The truth, however, is more or less the opposite. If you look into the history of successful people, you’ll find that a huge percentage of them worked as children. They picked weeds in the corn fields, or at least in the garden; they had to sweep shop floors, mop the office, clean the barn, or be a second mom to the smaller children. This is necessary for children: If they don’t start learning responsibility during childhood, they may flee from it all their lives, diminishing themselves in the process, and making themselves easy prey to every politician with a promise of free stuff.
Children need to learn that they can do hard things. They need to learn that difficulty is part of life, and that they won’t be spared from it by complaining well enough. They need to know that they can and do produce.
I might expound on this once I get home, but a lot of the kids I work with DON'T KNOW HOW TO WORK. Or they didn't know how to work until life gave them several unpleasant lessons, and even then they struggled to learn how to work. By making a kid's life easy, you're setting them up for failure after they leave the house.

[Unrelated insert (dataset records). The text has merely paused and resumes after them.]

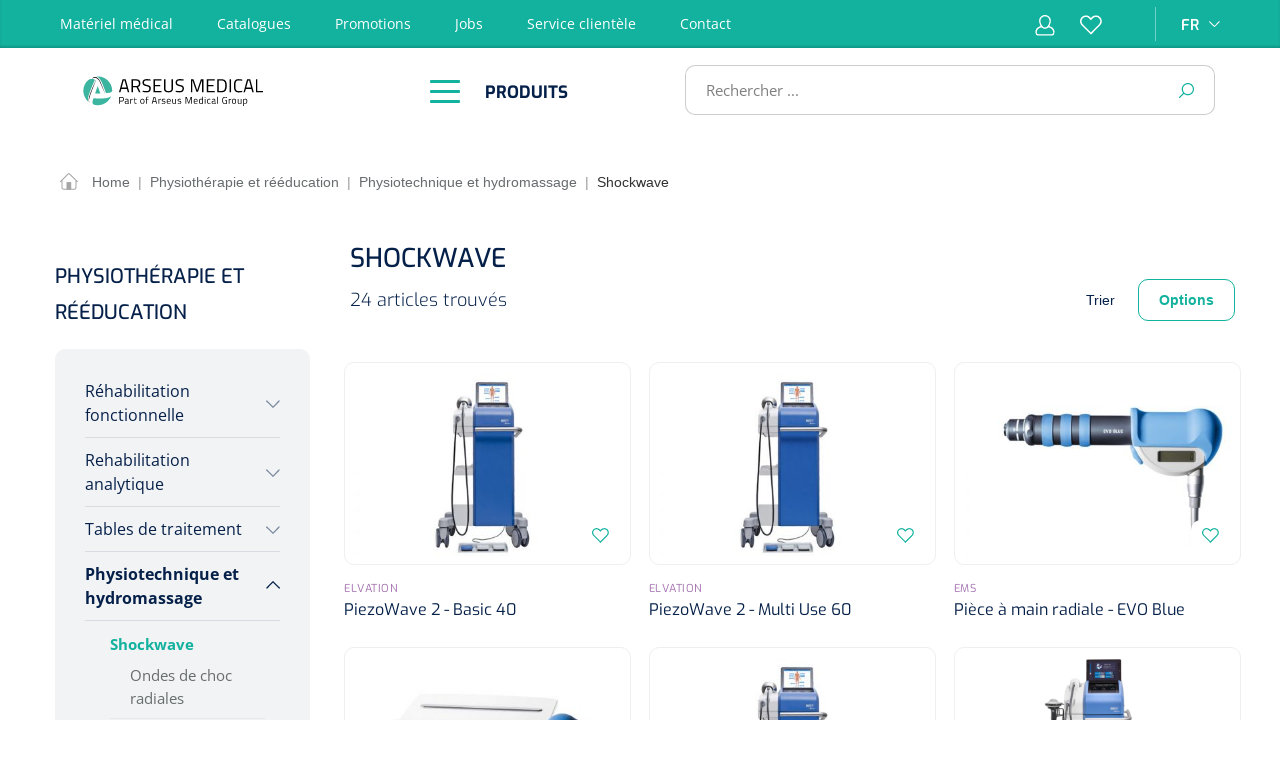

--- FILE ---
content_type: application/x-javascript
request_url: https://consentcdn.cookiebot.com/consentconfig/b74ac3e6-286a-4674-8889-d155db7c269f/arseus-medical.be/configuration.js
body_size: 444
content:
CookieConsent.configuration.tags.push({id:187969687,type:"script",tagID:"",innerHash:"",outerHash:"",tagHash:"5338466690879",url:"https://www.google.com/recaptcha/api.js",resolvedUrl:"https://www.google.com/recaptcha/api.js",cat:[1]});CookieConsent.configuration.tags.push({id:187969688,type:"script",tagID:"",innerHash:"",outerHash:"",tagHash:"8706657548195",url:"https://consent.cookiebot.com/uc.js",resolvedUrl:"https://consent.cookiebot.com/uc.js",cat:[1]});CookieConsent.configuration.tags.push({id:187969690,type:"script",tagID:"",innerHash:"",outerHash:"",tagHash:"6731655008997",url:"",resolvedUrl:"",cat:[3,4]});CookieConsent.configuration.tags.push({id:187969691,type:"script",tagID:"",innerHash:"",outerHash:"",tagHash:"11599604598409",url:"https://www.arseus-medical.be/theme/15297ddb2c78250b801126e717312688/js/all.js?17646703311693595",resolvedUrl:"https://www.arseus-medical.be/theme/15297ddb2c78250b801126e717312688/js/all.js?17646703311693595",cat:[1,2,3,5]});CookieConsent.configuration.tags.push({id:187969692,type:"iframe",tagID:"",innerHash:"",outerHash:"",tagHash:"14493183271606",url:"https://www.youtube.com/embed/XHfFpwMMMBc?&autoplay=1&loop=1&rel=0&showinfo=0&color=white&iv_load_policy=3",resolvedUrl:"https://www.youtube.com/embed/XHfFpwMMMBc?&autoplay=1&loop=1&rel=0&showinfo=0&color=white&iv_load_policy=3",cat:[4]});CookieConsent.configuration.tags.push({id:187969693,type:"iframe",tagID:"",innerHash:"",outerHash:"",tagHash:"15437431411970",url:"https://www.youtube.com/embed/oCH8FUqFnjE",resolvedUrl:"https://www.youtube.com/embed/oCH8FUqFnjE",cat:[4]});CookieConsent.configuration.tags.push({id:187969695,type:"iframe",tagID:"",innerHash:"",outerHash:"",tagHash:"10568915839237",url:"https://www.youtube.com/embed/fYhG5qj0SXQ",resolvedUrl:"https://www.youtube.com/embed/fYhG5qj0SXQ",cat:[4]});CookieConsent.configuration.tags.push({id:187969703,type:"iframe",tagID:"",innerHash:"",outerHash:"",tagHash:"2136255316485",url:"https://www.youtube-nocookie.com/embed/ChBPo5qn0Vs?rel=0&disablekb=1",resolvedUrl:"https://www.youtube-nocookie.com/embed/ChBPo5qn0Vs?rel=0&disablekb=1",cat:[4]});CookieConsent.configuration.tags.push({id:187969704,type:"script",tagID:"",innerHash:"",outerHash:"",tagHash:"9181184402151",url:"",resolvedUrl:"",cat:[3,4]});CookieConsent.configuration.tags.push({id:187969721,type:"iframe",tagID:"",innerHash:"",outerHash:"",tagHash:"8450145469110",url:"https://www.youtube.com/embed/Qvl5LjD7os8?&autoplay=1&loop=1&rel=0&showinfo=0&color=white&iv_load_policy=3",resolvedUrl:"https://www.youtube.com/embed/Qvl5LjD7os8?&autoplay=1&loop=1&rel=0&showinfo=0&color=white&iv_load_policy=3",cat:[4]});CookieConsent.configuration.tags.push({id:187969766,type:"iframe",tagID:"",innerHash:"",outerHash:"",tagHash:"2610599532086",url:"https://www.youtube.com/embed/SGdgf0DCqKw?&autoplay=1&loop=1&rel=0&showinfo=0&color=white&iv_load_policy=3",resolvedUrl:"https://www.youtube.com/embed/SGdgf0DCqKw?&autoplay=1&loop=1&rel=0&showinfo=0&color=white&iv_load_policy=3",cat:[4]});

Which is part of the reason so many of them don't leave the house.
2 comments:
I started babysitting at age 11, mowing lawns around the same time. Then at 14 I was washing dishes for a restaurant that my parents bought later, for 50 cents an hour. At 16, it was hauling hay, working the strawberry fields and asparagus fields. Then a canning factory and finally a gas station until graduation from high school, and then at 18 years and 3 months, it was a foundry for over 35 years.
I learned my work ethic from my mom, who always worked outside the home. I got my character from my dad, but I would walk down and watch my mom and the other women in the crate mill nailing pallets by hand. I would watch for hours, at the age of about 9-10. I was fascinated by how they would work together on opposite sides of their table, building pallets for the fruit industry here in west Michigan.
It was because of my early life and my work history that enabled me to work as a blue collar worker, even though I had the potential to do anything I wanted. Of course, the steel melt shop that I worked in was actually a high end steel melt factory that made high quality alloys for the investment cast industry and the aerospace and medical industries. So it was high tech, requiring more than just a strong back. But the work was still hot, heavy, and often dangerous. Not every person who walked in the door could manage to do that type of work.
It was funny, because when someone was hired in, I could tell within just a few minutes of talking to them, if they would be a good fit for that type of work, or not. Yet human resources, better known as personnel, had no clue that the guy could work in a shop environment or not.
I worked my ass off as a kid. Splitting wood, bucking bales, pulling weeds, mowing lawns... Anything I could do to earn a buck.